I have a dataframe with column headings (and for my real data multi-level row indexes). I want to add a second level index to the columns based on a list I have.
import pandas as pd
data = {"apple": [7,5,6,4,7,5,8,6],
"strawberry": [3,5,2,1,3,0,4,2],
"banana": [1,2,1,2,2,2,1,3],
"chocolate" : [5,8,4,2,1,6,4,5],
"cake":[4,4,5,1,3,0,0,3]
}
df = pd.DataFrame(data)
food_cat = ["fv","fv","fv","j","j"]
I am wanting something that looks like this:
I tried to use How to add a second level column header/index to dataframe by matching to dictionary values? - however couldn't get it working (and not ideal as I'd need to figure out how to automate the dictionary, which I don't have).

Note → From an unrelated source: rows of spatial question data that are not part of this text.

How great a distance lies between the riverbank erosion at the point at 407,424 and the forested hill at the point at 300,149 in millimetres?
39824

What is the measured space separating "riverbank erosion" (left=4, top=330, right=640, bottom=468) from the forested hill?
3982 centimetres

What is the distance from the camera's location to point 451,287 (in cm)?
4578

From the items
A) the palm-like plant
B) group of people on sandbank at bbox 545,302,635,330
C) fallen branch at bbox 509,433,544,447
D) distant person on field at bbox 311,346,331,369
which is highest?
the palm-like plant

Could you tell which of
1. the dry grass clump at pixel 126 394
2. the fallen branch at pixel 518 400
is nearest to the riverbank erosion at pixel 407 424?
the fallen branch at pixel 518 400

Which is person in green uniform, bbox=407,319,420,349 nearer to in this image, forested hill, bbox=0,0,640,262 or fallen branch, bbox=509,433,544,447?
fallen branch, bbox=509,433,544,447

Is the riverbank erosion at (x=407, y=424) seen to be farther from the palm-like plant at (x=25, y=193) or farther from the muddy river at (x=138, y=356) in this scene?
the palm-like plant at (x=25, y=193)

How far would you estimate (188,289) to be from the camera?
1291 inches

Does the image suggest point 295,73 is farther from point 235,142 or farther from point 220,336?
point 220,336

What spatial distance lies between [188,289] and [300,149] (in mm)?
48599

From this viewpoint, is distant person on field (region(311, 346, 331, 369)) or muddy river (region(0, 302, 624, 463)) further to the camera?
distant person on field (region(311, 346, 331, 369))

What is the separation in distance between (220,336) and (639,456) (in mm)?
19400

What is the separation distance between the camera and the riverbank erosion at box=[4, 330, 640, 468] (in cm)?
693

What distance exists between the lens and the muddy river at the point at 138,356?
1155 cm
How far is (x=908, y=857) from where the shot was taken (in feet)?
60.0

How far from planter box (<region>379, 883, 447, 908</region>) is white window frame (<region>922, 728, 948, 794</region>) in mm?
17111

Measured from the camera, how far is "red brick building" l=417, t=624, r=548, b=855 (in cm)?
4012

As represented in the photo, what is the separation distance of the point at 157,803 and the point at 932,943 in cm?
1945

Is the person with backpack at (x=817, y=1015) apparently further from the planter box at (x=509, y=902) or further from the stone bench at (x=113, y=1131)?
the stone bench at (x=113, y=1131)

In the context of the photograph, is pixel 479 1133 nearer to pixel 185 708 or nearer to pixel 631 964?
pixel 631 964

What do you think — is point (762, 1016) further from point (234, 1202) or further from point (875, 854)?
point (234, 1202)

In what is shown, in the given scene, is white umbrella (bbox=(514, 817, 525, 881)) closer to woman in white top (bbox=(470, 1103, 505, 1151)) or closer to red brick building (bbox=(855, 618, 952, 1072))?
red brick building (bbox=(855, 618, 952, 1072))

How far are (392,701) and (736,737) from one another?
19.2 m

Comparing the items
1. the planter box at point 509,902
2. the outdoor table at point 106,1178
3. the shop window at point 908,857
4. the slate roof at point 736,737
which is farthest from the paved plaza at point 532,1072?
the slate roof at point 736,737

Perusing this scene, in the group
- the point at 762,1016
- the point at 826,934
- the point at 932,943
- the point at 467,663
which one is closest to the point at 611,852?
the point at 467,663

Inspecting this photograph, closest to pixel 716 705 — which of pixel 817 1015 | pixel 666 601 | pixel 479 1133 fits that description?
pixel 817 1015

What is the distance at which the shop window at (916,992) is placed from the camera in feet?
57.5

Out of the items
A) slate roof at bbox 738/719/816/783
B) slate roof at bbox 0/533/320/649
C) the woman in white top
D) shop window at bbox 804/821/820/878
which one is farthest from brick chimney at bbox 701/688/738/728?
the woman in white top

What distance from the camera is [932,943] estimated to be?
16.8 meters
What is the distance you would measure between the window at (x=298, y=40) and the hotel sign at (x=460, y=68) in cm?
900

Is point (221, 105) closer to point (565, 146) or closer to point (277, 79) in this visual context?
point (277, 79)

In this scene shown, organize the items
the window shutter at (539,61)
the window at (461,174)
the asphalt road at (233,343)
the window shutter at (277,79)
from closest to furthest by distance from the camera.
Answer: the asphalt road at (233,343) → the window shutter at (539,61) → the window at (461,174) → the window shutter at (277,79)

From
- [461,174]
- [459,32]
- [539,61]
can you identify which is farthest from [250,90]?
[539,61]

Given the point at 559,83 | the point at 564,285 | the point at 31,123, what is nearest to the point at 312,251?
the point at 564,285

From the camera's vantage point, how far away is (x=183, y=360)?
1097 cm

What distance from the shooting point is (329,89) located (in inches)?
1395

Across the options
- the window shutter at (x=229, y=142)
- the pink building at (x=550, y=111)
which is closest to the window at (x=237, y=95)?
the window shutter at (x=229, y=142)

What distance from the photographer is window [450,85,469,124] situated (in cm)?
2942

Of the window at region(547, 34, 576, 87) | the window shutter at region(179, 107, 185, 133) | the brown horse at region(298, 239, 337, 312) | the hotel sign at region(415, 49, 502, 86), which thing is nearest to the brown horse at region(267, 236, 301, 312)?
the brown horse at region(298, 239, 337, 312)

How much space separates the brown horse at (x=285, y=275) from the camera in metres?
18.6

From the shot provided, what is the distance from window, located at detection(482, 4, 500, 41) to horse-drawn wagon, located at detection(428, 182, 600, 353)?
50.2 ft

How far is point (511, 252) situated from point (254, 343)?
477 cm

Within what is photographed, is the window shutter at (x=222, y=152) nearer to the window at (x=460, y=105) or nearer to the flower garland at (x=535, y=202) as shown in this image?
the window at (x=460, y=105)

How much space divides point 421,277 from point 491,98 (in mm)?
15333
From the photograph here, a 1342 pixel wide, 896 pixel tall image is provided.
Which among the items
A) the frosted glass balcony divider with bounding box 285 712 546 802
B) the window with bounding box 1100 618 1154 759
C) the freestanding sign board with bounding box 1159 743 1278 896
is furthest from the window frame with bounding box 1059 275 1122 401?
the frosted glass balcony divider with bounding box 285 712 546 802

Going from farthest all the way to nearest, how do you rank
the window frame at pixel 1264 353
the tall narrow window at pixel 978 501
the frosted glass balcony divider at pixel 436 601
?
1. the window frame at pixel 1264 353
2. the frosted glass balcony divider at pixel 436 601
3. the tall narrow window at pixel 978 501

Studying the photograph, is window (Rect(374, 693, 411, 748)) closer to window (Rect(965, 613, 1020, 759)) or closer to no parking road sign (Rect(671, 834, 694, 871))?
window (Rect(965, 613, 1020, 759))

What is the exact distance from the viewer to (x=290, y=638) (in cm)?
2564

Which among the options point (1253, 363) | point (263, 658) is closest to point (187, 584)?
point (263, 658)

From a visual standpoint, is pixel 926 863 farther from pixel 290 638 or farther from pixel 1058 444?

I also tried adding the list as a row in the dataframe and converting that row to a second level index as in this answer using
df.loc[len(df)] = food_cat
df = pd.MultiIndex.from_arrays(df.columns, df.iloc[len(df)-1])
but got the error Check if lengths of all arrays are equal or not, TypeError: Input must be a list / sequence of array-likes.
I also tried using df = pd.MultiIndex.from_arrays(df.columns, np.array(food_cat))
with import numpy as np
but got the same error.
I feel like this should be a simple task (it is for rows), and there are a lot of questions asked, but I was struggling to find something I could duplicate to adapt to my data.
Pandas multi index creation requires a list(or list like) passed as an argument:
df.columns = pd.MultiIndex.from_arrays([food_cat, df.columns])
df
fv j
apple strawberry banana chocolate cake
0 7 3 1 5 4
1 5 5 2 8 4
2 6 2 1 4 5
3 4 1 2 2 1
4 7 3 2 1 3
5 5 0 2 6 0
6 8 4 1 4 0
7 6 2 3 5 3